• **TEXT PROVIDED**
I have this code:
import pandas as pd
df = pd.DataFrame({'consumption': [10.51, 103.11, 55.48], 'co2_emissions': [37.2, 19.66, 1712]}, index=['Pork', 'Wheat Products', 'Beef'])
df['Max'] = df.idxmax(axis=1, skipna=True, numeric_only=True)
df
I need to find the n largest values. Here there is a technique using apply/lambda. But it returns error.
df.apply(lambda s: s.abs().nlargest(2).index.tolist(), axis=1,skipna=True, numeric_only=True)
TypeError: () got an unexpected keyword argument 'numeric_only'
Is there any way to obtain top N results using idxmax? Is there any way to overcome this error got when using apply lambda method?
Your error is due to passing the skipna
and numeric_only
parameters to apply
.
You can fix it with:
(df.select_dtypes('number')
.apply(lambda s: s.dropna().abs().nlargest(2)
.index.tolist(), axis=1)
)
Output:
Pork [co2_emissions, consumption]
Wheat Products [consumption, co2_emissions]
Beef [co2_emissions, consumption]
dtype: object
A more efficient approach using numpy
N = 2
tmp = df.select_dtypes('number')
out = pd.Series(
np.take_along_axis(
tmp.columns.to_numpy()[:, None],
np.argpartition(tmp, -N)[:, -N:],
axis=0
)[:, ::-1].tolist(),
index=df.index,
)

• **EXERCISE BRIEF**
Copy out the full pandas thread on getting the top N values per row, word for word. The material that comes after this has nothing to do with it.

• **DATA SEGMENT**
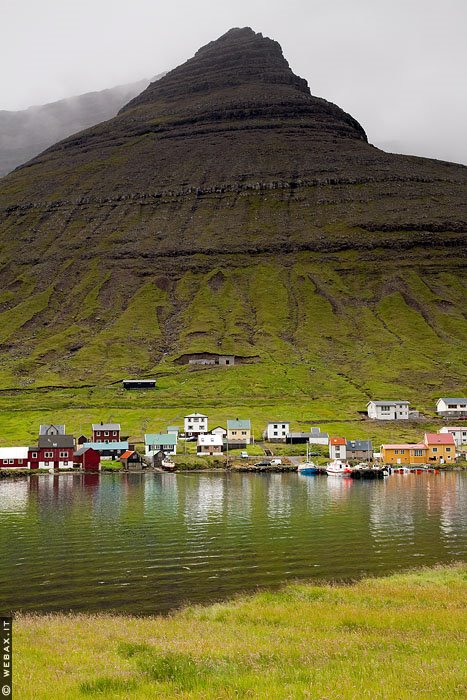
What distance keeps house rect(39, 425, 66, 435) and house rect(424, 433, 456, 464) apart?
8509 centimetres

• **EXERCISE OUTPUT**
I have this code:
import pandas as pd
df = pd.DataFrame({'consumption': [10.51, 103.11, 55.48], 'co2_emissions': [37.2, 19.66, 1712]}, index=['Pork', 'Wheat Products', 'Beef'])
df['Max'] = df.idxmax(axis=1, skipna=True, numeric_only=True)
df
I need to find the n largest values. Here there is a technique using apply/lambda. But it returns error.
df.apply(lambda s: s.abs().nlargest(2).index.tolist(), axis=1,skipna=True, numeric_only=True)
TypeError: () got an unexpected keyword argument 'numeric_only'
Is there any way to obtain top N results using idxmax? Is there any way to overcome this error got when using apply lambda method?
Your error is due to passing the skipna
and numeric_only
parameters to apply
.
You can fix it with:
(df.select_dtypes('number')
.apply(lambda s: s.dropna().abs().nlargest(2)
.index.tolist(), axis=1)
)
Output:
Pork [co2_emissions, consumption]
Wheat Products [consumption, co2_emissions]
Beef [co2_emissions, consumption]
dtype: object
A more efficient approach using numpy
N = 2
tmp = df.select_dtypes('number')
out = pd.Series(
np.take_along_axis(
tmp.columns.to_numpy()[:, None],
np.argpartition(tmp, -N)[:, -N:],
axis=0
)[:, ::-1].tolist(),
index=df.index,
)